There is also something shockingly indecent about considering a strike of the professional football league, when at the same time the entire region of Brittany is taking to the streets, in order to protest against the massive de-industrialization that is hitting them and to fight for their region’s economic survival. Who is supposed to be hurt by a football strike? The government? The fans? The already overloaded football calendar? A strike would be nothing but a spectacular own goal and the already fragile image of professional football in France would no doubt take another blow.

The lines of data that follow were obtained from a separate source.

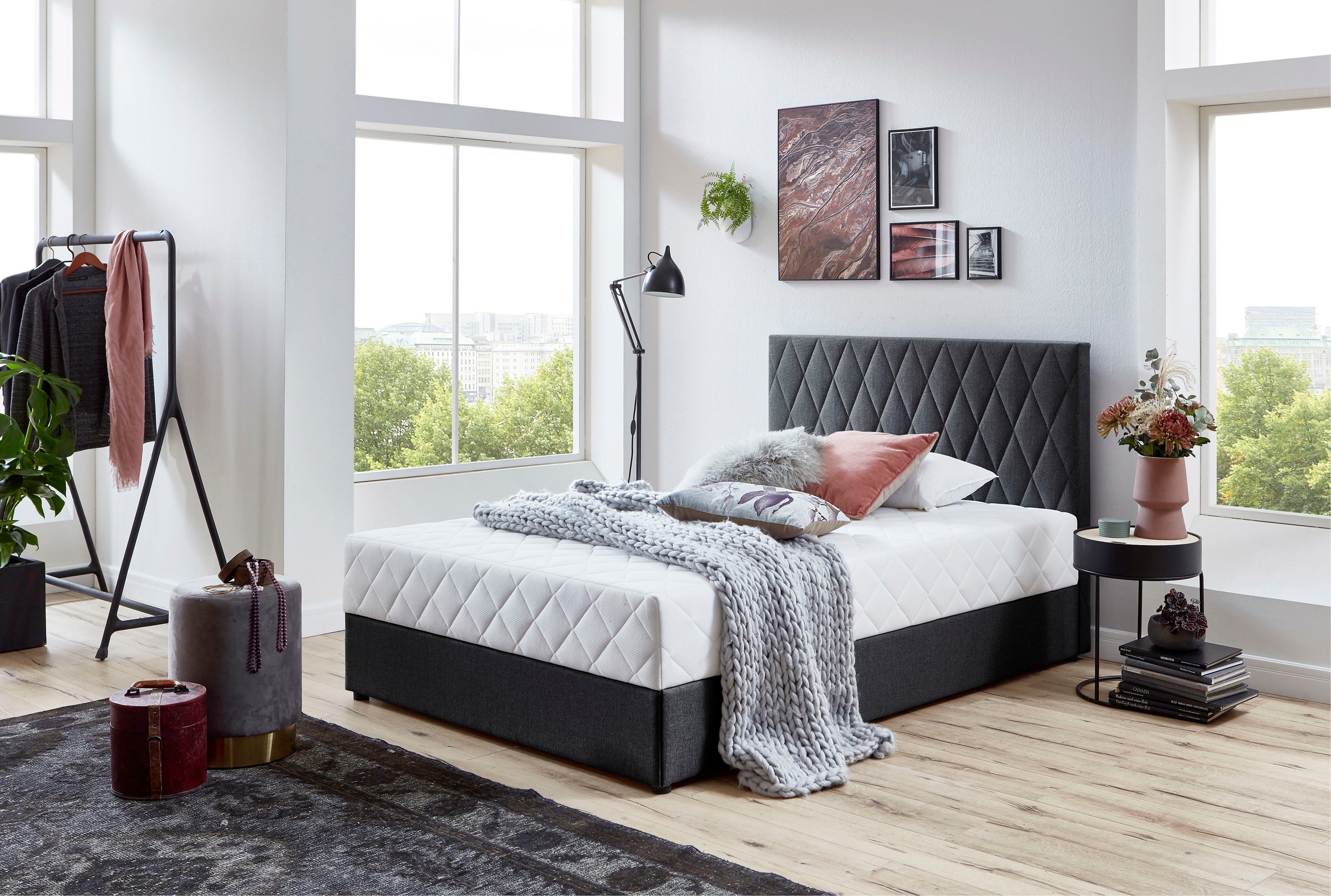 ATLANTIC home collection Boxbett ""Benita", OTTOs Choice Topseller inkl. Be günstig online kaufen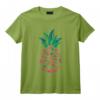 Ananas Flamant Mignon Fun Été Fruit Animal Imprimé T-Shirt - Style Estival Original avec Touche Tropicale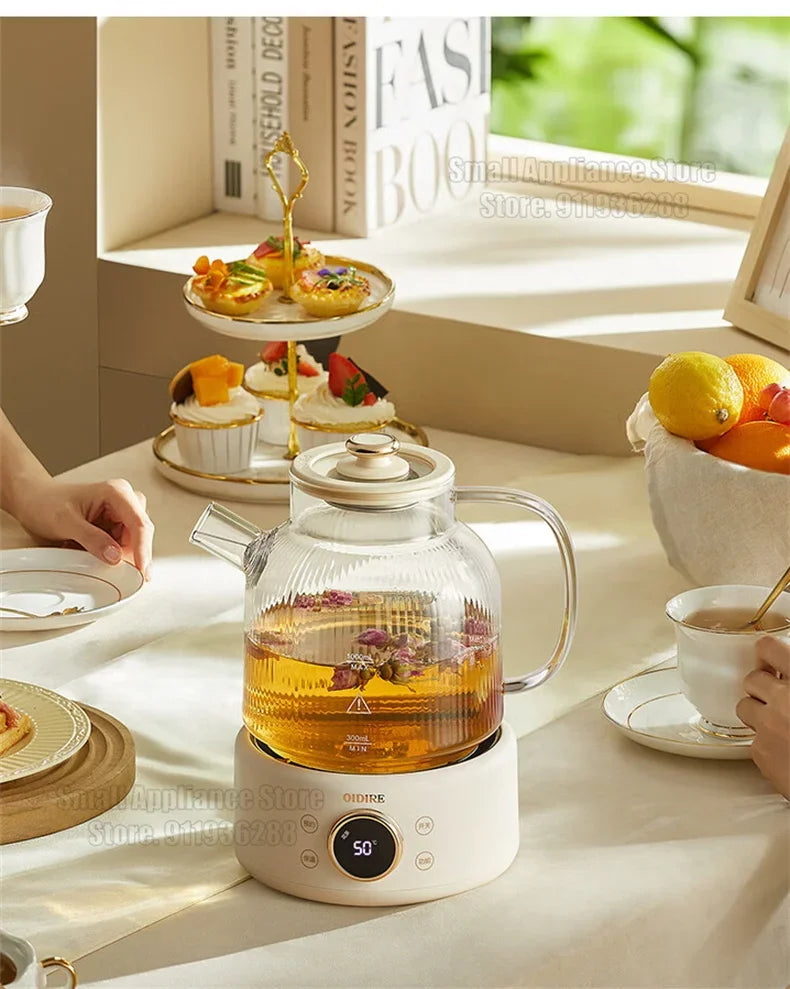 OIDIRE 220v Glass Electric Kettle Health Preserving Pot Tea Maker With Filter Reservation Temperature Adjustable Multi Cooker
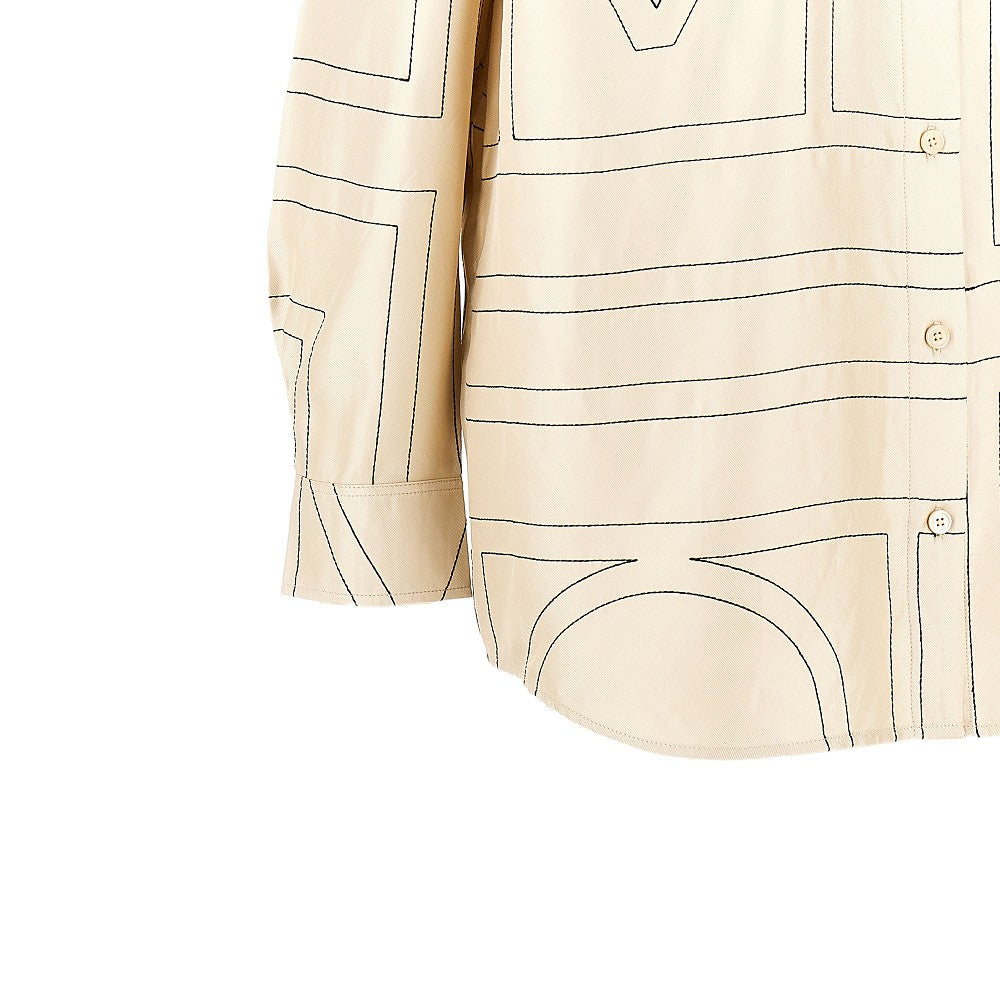 Camicia in seta Monogram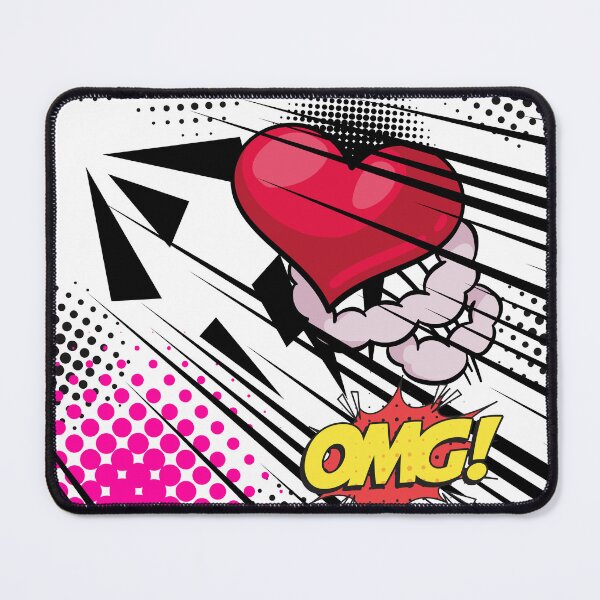 Item preview, OMG! Heart Blasting Off! designed and sold by TheMysticNook.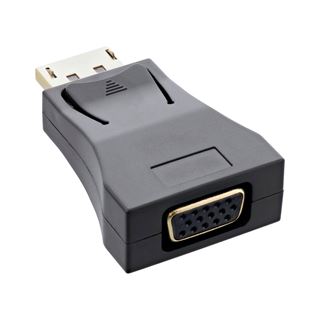 InLine DisplayPort Konverter, DisplayPort Stecker auf VGA Buchse,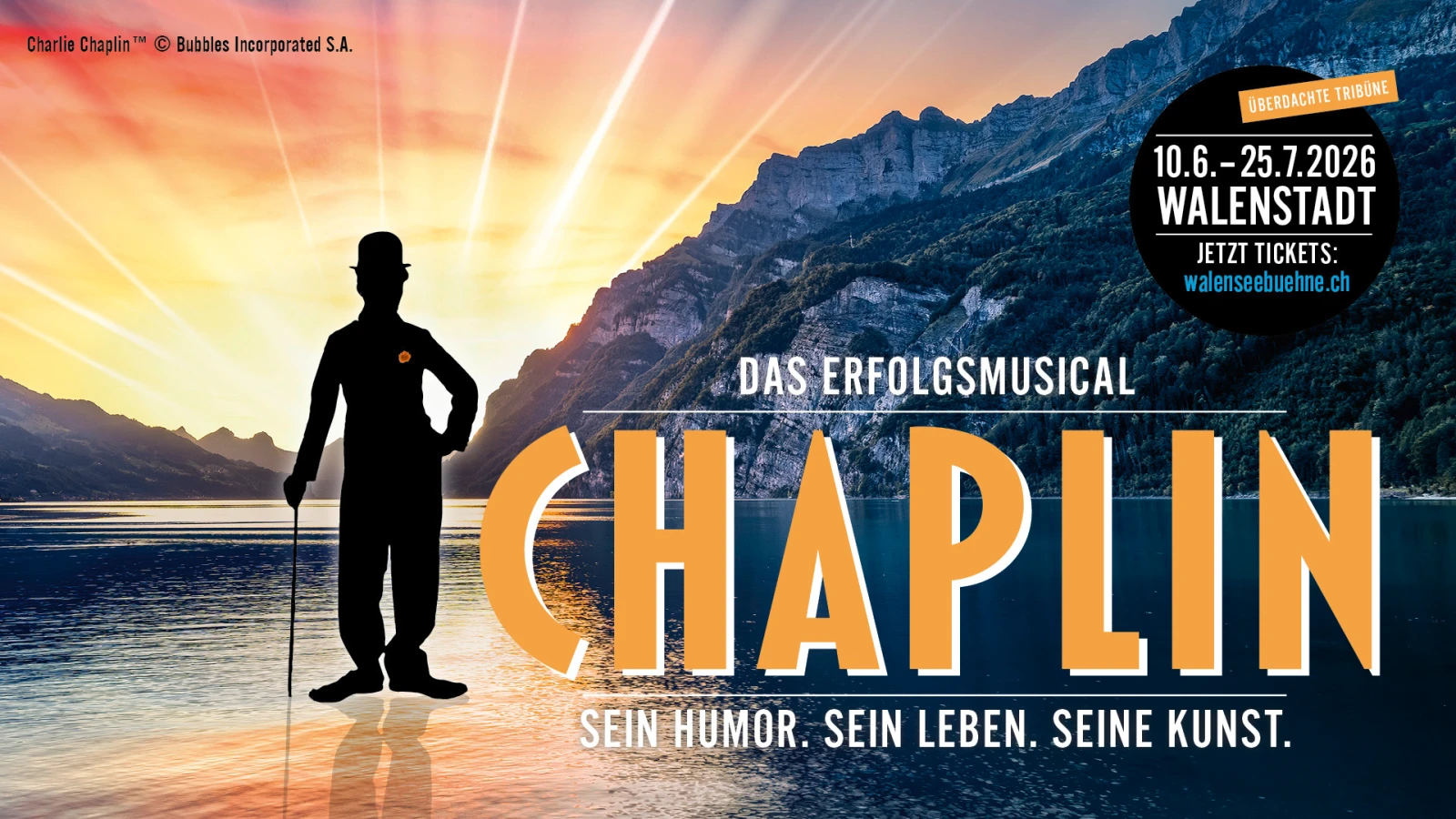 Chaplin – Das Musical, © TSW Musical AG Chaplin – Das Musical, © TSW Musical AG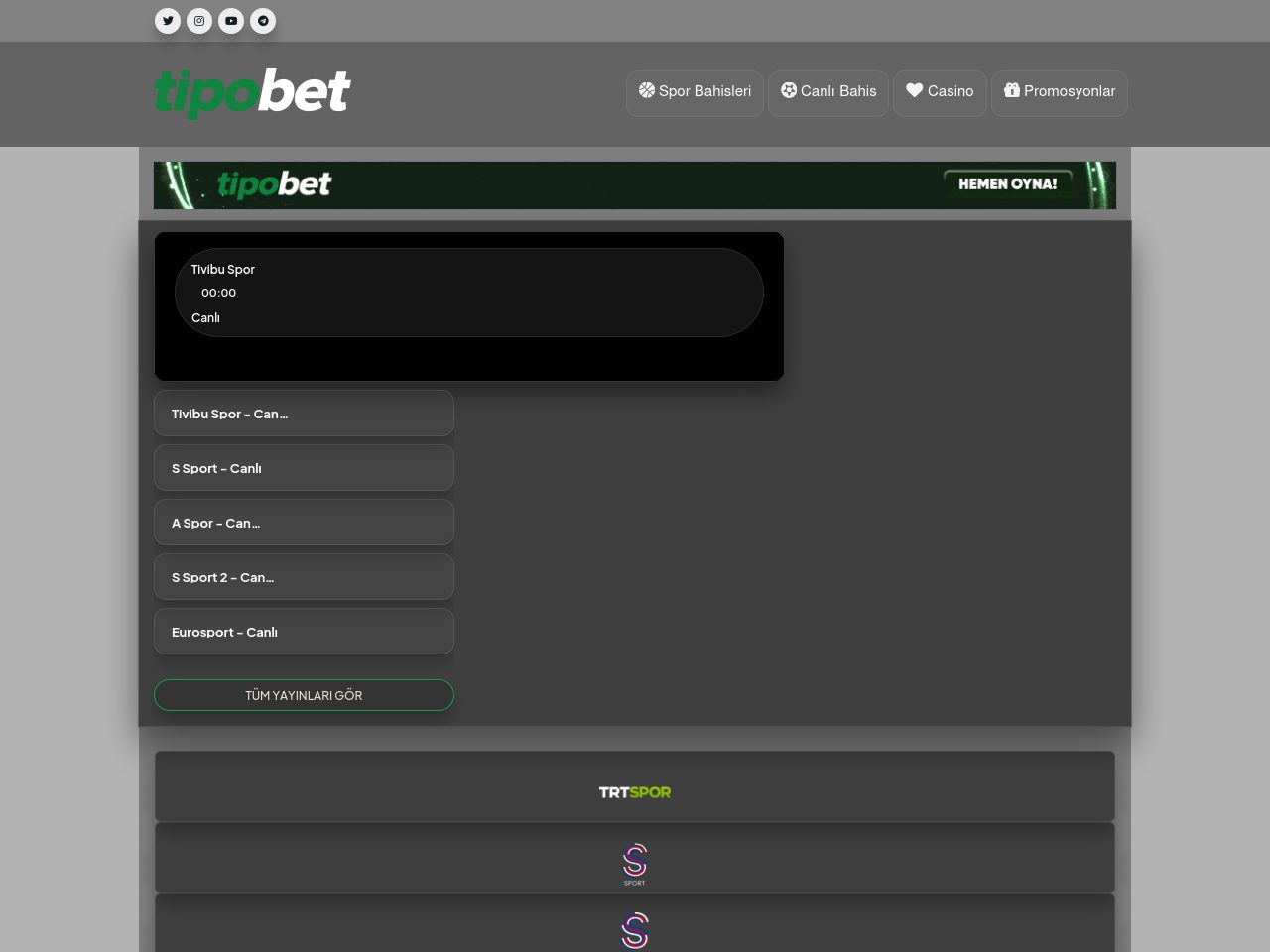 TipoBet TV | TipoBet TV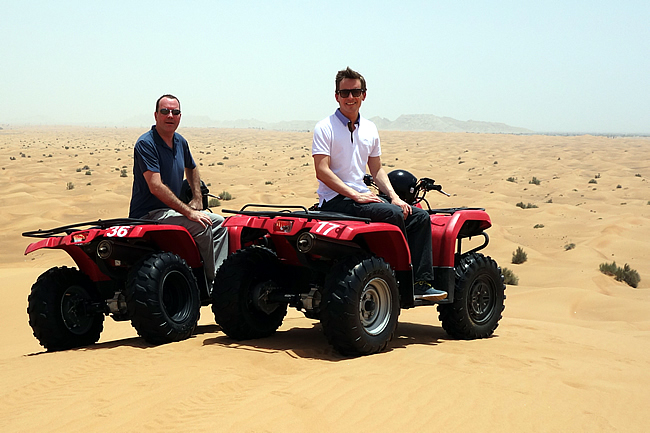 Quad biking Dubai desert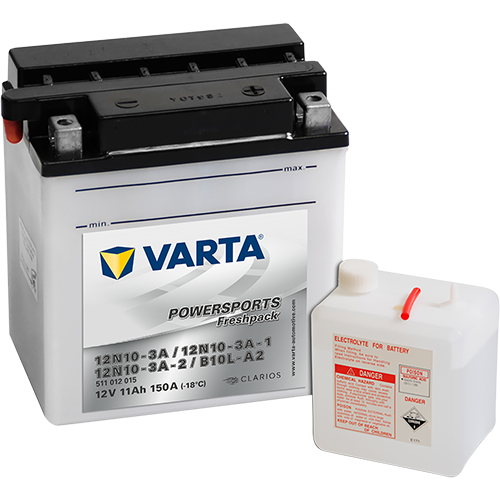 Baterie moto 11ah 150a 12v VARTA 511012015I314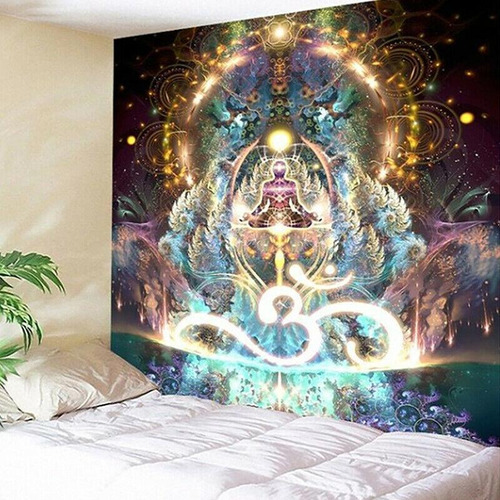 Tapiz Indio Mandala Psicodélico Para Colgar En La Pared Hipp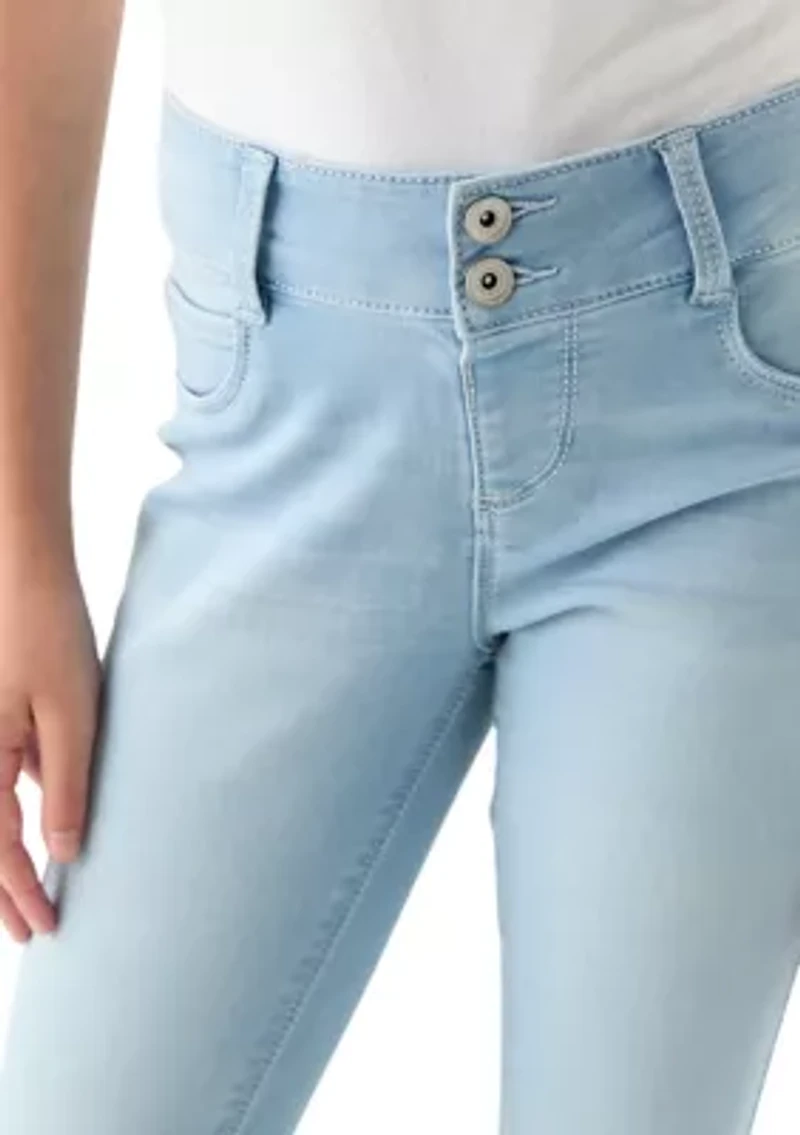 Girls 7-16 Knit Flare Jeans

This week the clubs commissioned an opinion poll according to which 67% of the French say that ‘the clubs should not pay this tax’. But if you have a closer look, you discover that the question asked was whether it was the clubs or the players who should pay it… Another poll, commissioned by the news channel LCI, revealed that 85% of the French were in favour of applying the tax to the football clubs. In the same poll, 83% of the French consider a strike ‘unjustified’, even among the football fans on lequipe.fr they are still 67% to think the same.
Yet, despite the ridicule and the indencency, there is also something profoundly symptomatic in the club presidents’ outcry. The one thing they have in common with the thousands of protesters in Britanny is the feeling that as employers or workers they never ever compete on a fair and equal playing field in Europe. This may seem perfectly insignificant when it comes to football, a comparatively small business run by poorly managed SMEs whose decision-making is often determined by irrational aspects. But the complaints of the citizens of Britanny against the social dumping on the European Single Market (especially through the absence of a minimum wage in certains sectors of German industry) is more than justified. In large parts of French economy and society Europe has become a proxy for a market-fetichist, neo-liberal aggressor of what the Republic should actually stand for. The result of this perception shift, which many observers have failed to assess to its full extent, is likely to become very visible in the forthcoming European elections next May.
In the meantime, the club presidents deserve, whatever their ridicule and indecency, to be praised for one achievement: more than the corruption in FIFA World Cup attributions or the scandalous conditions for foreign workers on construction sites in Qatar, they managed to put crucial political issues on the agenda of football fans. The forum pages on the French football websites provide for an interesting reading experience these days.